Ahem. If I may . . . nobody but nobody connected to that broadcast wished for the squalid incursion of a scene straight out of a VIP Beverly Hills nightclub, where someone is always a line of coke or a shot of Ketel One away from starting a brawl. Like all spontaneous combustions, this one happened in the blink of an eye. One second it’s King of Hollywood Will Smith, glowing triumphantly. The next it’s insecure, incandescent cuckold Will Smith, ranting and swearing. Then it’s Will Smith making a simultaneously self-pitying and self-aggrandizing acceptance speech.

The Academy hates swearing. Even in the year 2022, it still strives for the pretense of wholesomeness—perhaps more than ever in the wake of #metoo. Harvey Weinstein had his hand in 341 nominations. It was at the Academy Awards that Meryl Streep—a three-time Oscar winner and 21-time nominee—stuck her nose up Weinstein’s ass by calling him ‘god.’

Like Sally Field, the Oscars long for us to like them. Why else would they keep pulling one rabbit after another out of their hat to please us—including promises to be less white, less political and less long. Yet they only manage to be less funny, which is why there’s a growing feeling of ‘burn it all down’ in the air during awards season.

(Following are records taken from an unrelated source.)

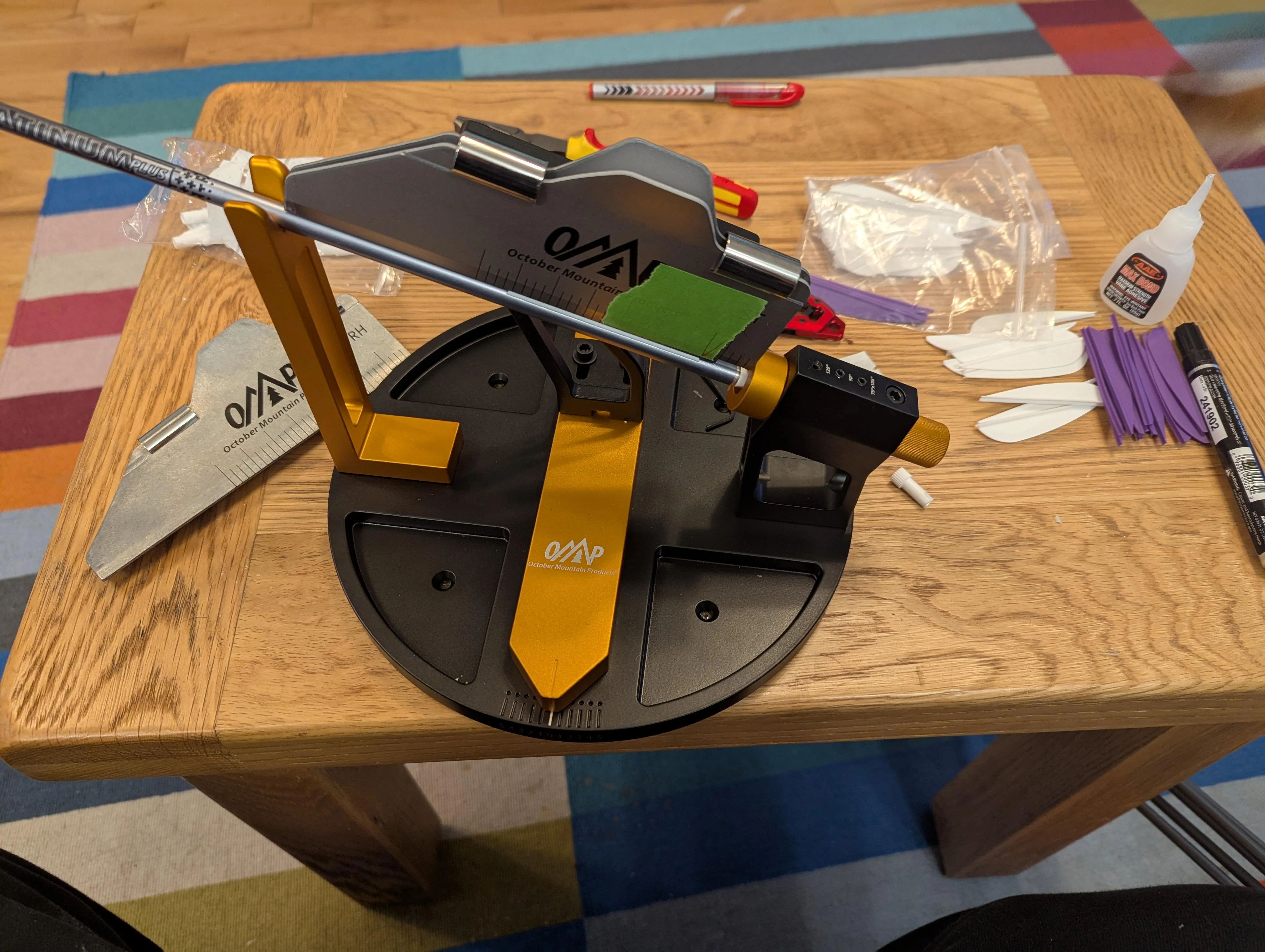 An arrow fletching jig clamped to a clean table with a few carbon arrows lined up beside a small parts tray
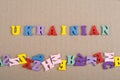 UKRAINIAN word on paper background composed from colorful abc alphabet block wooden letters, copy space for ad text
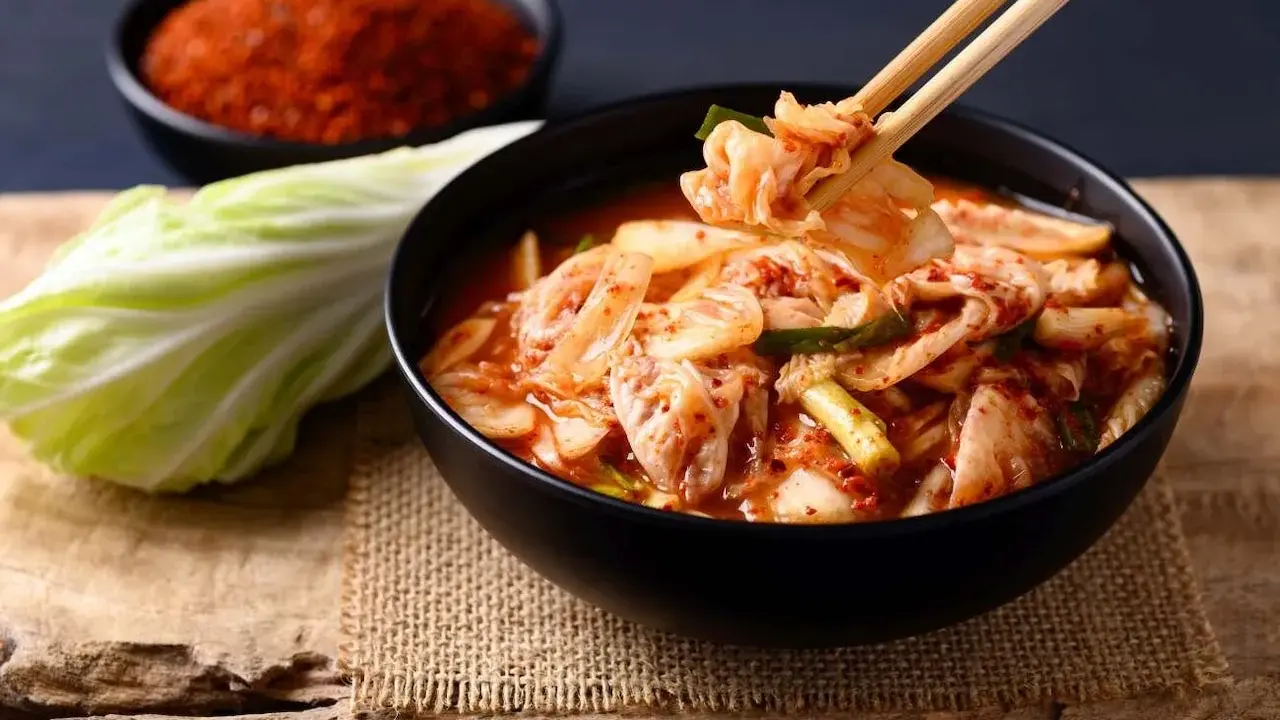 Miseczka z kimchi, pałeczki podnoszące kawałek kapusty, obok kapusta i miseczka z przyprawą.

Asked for comment on the Slap incident, Fran Liebowitz expressed bewilderment that the Oscars still exists, comparing it to watching a butter-churning contest. When the Academy announced it would ban Will Smith from attending the awards for ten years, Twitter’s hot take was basically will there be an Academy Awards in ten years? Also . . . hey Oscars. Millions of us have already imposed voluntary lifetime bans. On ourselves.

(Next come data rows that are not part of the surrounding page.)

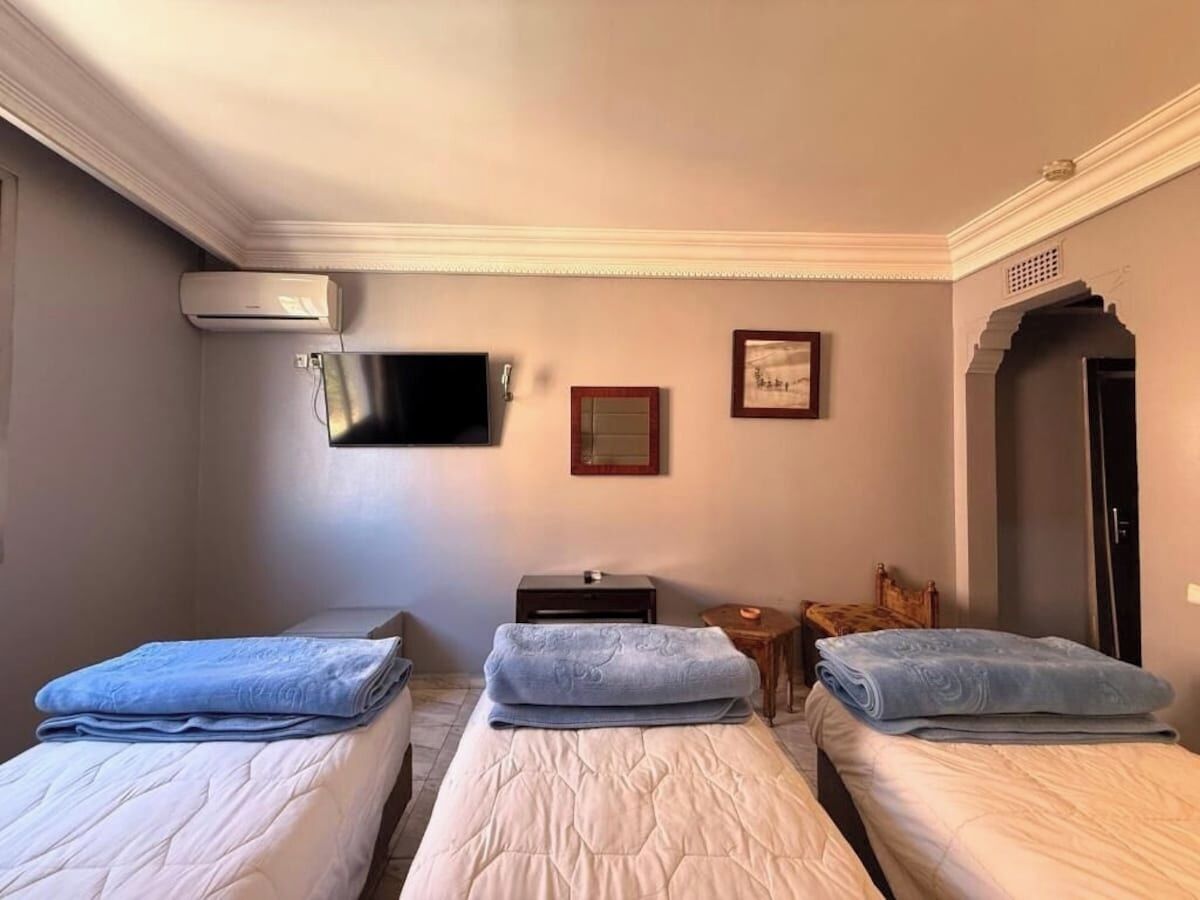 Ein Hotelzimmer mit drei Betten, einem Flachbildfernseher, einem kleinen Tisch und einer Tür.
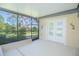 Screened-in porch with access to the pool and overlooking the backyard at 4735 Chelsea Ct, Kissimmee, FL 34744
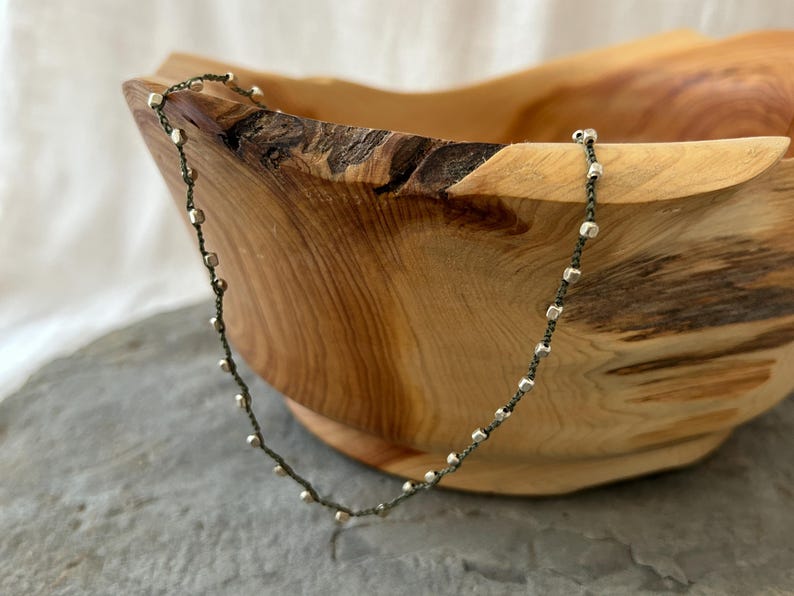 K&ouml;nnte beinhalten: Eine silberne und gr&uuml;ne Perlenkette mit einer zarten Kette. Die Kette liegt auf einer Holzschale.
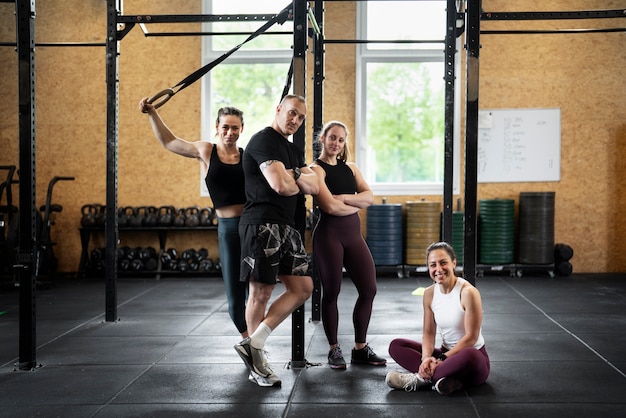 Foto gratuita gente en forma feliz de tiro completo en el gimnasio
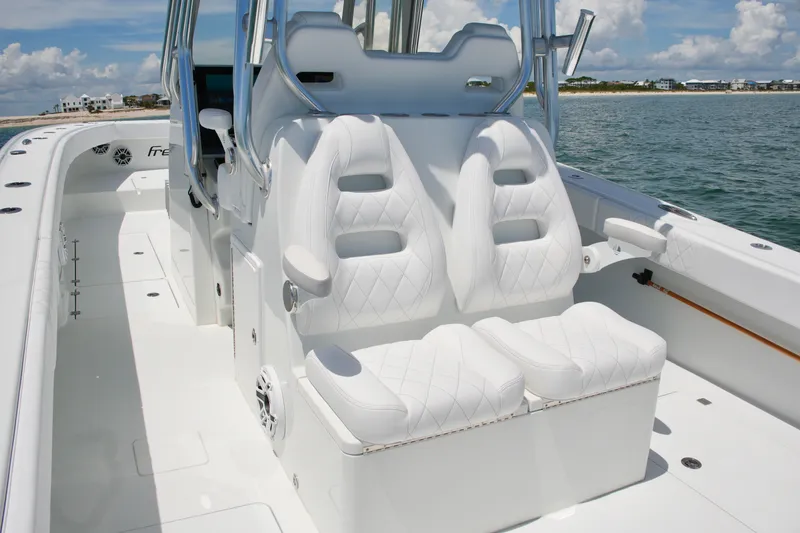 Slide: The Image of 2018 Freeman 34VH boat with luxurious white seating, docked near a scenic shoreline. - 54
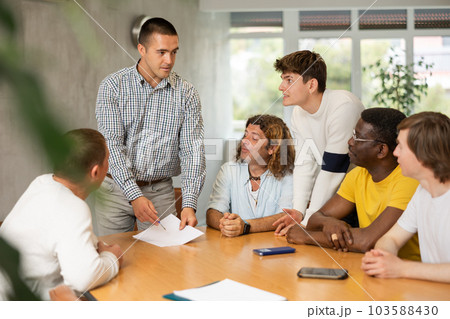 Young man instructor explaining the topic to group of guys around the table Young man instructor explaining the topic to group of guys around the table 103588430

Some of us are rooting for the Oscars though—and not just for old time’s sake. They keep movie-makers on their toes, inspiring them to continue shooting for greatness. Without the Oscars, Hollywood has no reason to produce anything but sequels, remakes and board game adaptations. We’ll have one less reason to swear at the TV when a more deserving film gets picked over for some Oscar-baity crowd-pleaser.